If I can show that $(x^2+2i\alpha^2)$ is irreducible over $\mathbb Q(\alpha+i\alpha)$ then I am done, that is $(\alpha-i\alpha)\not\in\mathbb Q(\alpha+i\alpha)$ which is equivalent to showing $i\not\in Q(\alpha+i\alpha)$ $\left( \because \frac{(\alpha+i\alpha)}{(\alpha-i\alpha)}=-i\right)$
But I could not figure that out. I am stuck here. I don't know if I have to use Galois' Correspondence here. Help me out. Thanks in advance!
Other approaches are welcome as well.
If $i \in \mathbb Q(\alpha + i\alpha)$, then $1 + i \in \mathbb Q(\alpha + i\alpha)$, and hence $\alpha = \frac{\alpha + i \alpha}{1 + i} \in \mathbb Q(\alpha + i\alpha)$ too.

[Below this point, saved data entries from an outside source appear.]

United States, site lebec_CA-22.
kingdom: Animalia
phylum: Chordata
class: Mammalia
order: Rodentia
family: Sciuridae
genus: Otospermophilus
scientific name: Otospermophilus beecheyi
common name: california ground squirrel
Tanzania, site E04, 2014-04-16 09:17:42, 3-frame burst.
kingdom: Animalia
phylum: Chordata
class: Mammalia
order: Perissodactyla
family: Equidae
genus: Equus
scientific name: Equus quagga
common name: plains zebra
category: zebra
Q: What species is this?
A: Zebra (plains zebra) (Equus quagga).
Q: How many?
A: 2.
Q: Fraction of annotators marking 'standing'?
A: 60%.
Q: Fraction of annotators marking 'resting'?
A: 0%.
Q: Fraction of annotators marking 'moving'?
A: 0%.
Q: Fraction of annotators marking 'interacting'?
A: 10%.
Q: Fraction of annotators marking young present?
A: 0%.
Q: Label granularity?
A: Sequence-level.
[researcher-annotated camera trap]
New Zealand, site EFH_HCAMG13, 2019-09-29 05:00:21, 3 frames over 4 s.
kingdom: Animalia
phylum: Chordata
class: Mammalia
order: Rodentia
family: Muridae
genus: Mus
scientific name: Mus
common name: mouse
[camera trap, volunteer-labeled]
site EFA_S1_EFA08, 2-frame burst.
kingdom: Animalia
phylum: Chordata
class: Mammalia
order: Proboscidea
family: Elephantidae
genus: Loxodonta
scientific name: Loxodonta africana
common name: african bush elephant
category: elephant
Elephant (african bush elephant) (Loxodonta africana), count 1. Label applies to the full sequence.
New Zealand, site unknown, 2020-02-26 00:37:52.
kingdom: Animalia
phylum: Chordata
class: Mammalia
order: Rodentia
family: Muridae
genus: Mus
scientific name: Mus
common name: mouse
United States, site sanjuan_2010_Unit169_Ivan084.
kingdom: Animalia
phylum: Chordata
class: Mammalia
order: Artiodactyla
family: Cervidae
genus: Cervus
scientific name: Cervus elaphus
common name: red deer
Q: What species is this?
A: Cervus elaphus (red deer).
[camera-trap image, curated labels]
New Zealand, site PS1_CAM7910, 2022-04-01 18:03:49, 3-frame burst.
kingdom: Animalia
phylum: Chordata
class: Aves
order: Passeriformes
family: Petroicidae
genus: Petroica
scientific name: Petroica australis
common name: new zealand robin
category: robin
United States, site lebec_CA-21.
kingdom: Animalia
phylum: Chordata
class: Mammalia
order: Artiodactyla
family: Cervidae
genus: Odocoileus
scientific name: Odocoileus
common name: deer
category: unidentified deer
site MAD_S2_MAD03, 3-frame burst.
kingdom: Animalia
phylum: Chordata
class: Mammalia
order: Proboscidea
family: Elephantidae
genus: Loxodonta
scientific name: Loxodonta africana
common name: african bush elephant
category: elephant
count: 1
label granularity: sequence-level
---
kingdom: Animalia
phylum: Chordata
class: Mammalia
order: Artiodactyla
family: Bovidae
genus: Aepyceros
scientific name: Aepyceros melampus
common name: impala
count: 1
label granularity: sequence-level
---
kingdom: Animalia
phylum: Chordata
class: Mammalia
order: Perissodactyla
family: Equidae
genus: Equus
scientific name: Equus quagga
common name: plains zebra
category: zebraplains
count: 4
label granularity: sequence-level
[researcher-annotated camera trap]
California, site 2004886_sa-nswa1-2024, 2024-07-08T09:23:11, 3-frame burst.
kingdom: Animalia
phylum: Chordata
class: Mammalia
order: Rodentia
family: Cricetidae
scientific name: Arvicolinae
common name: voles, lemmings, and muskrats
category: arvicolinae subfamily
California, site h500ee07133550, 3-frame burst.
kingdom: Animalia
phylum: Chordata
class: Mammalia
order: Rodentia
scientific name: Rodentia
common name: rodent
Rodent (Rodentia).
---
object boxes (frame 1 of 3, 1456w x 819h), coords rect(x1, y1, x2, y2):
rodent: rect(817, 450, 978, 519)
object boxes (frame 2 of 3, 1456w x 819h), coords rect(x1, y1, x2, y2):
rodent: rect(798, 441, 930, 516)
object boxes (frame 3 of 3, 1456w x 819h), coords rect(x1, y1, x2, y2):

So $\mathbb Q(\alpha + i \alpha) = \mathbb Q(\alpha, i)$.
However, $$[\mathbb Q(\alpha, i) : \mathbb Q] = [\mathbb Q(\alpha, i) : \mathbb Q(\alpha)] \times [\mathbb Q(\alpha) : \mathbb Q] = 2 \times 4 = 8,$$ while $$ [\mathbb Q(\alpha + i \alpha) : \mathbb Q] = {\rm deg}(X^4 + 20) = 4,$$ which is a contradiction.